= What is needed =
Recast the material from the line containing "Does the photo" through the end as a JSON list of strings, one string per line, with blank lines omitted.

= Data for processing =

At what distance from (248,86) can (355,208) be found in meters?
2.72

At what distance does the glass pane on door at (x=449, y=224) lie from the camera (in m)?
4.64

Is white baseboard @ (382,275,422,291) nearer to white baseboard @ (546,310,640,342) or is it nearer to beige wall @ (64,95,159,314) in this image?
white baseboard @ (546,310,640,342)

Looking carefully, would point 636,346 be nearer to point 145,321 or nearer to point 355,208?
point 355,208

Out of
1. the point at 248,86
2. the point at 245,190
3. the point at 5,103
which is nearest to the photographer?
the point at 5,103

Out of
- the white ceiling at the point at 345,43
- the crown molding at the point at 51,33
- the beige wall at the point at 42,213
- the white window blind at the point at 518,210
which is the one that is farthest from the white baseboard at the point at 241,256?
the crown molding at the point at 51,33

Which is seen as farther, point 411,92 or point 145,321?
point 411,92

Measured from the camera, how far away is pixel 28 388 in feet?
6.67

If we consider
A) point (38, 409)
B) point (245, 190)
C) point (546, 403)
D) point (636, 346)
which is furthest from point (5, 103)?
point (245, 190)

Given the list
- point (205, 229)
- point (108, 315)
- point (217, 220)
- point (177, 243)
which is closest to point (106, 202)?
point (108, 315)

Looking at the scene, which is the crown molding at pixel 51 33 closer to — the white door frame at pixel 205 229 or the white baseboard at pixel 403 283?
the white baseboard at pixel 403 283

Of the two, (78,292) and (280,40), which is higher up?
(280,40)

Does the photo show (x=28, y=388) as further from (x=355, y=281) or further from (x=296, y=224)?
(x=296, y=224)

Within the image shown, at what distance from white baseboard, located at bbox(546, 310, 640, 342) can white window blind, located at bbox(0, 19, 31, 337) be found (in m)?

= Task result =
[
  "Does the photo show (x=28, y=388) as further from (x=355, y=281) or further from (x=296, y=224)?",
  "(x=296, y=224)",
  "Within the image shown, at what distance from white baseboard, located at bbox(546, 310, 640, 342) can white window blind, located at bbox(0, 19, 31, 337) be found (in m)?"
]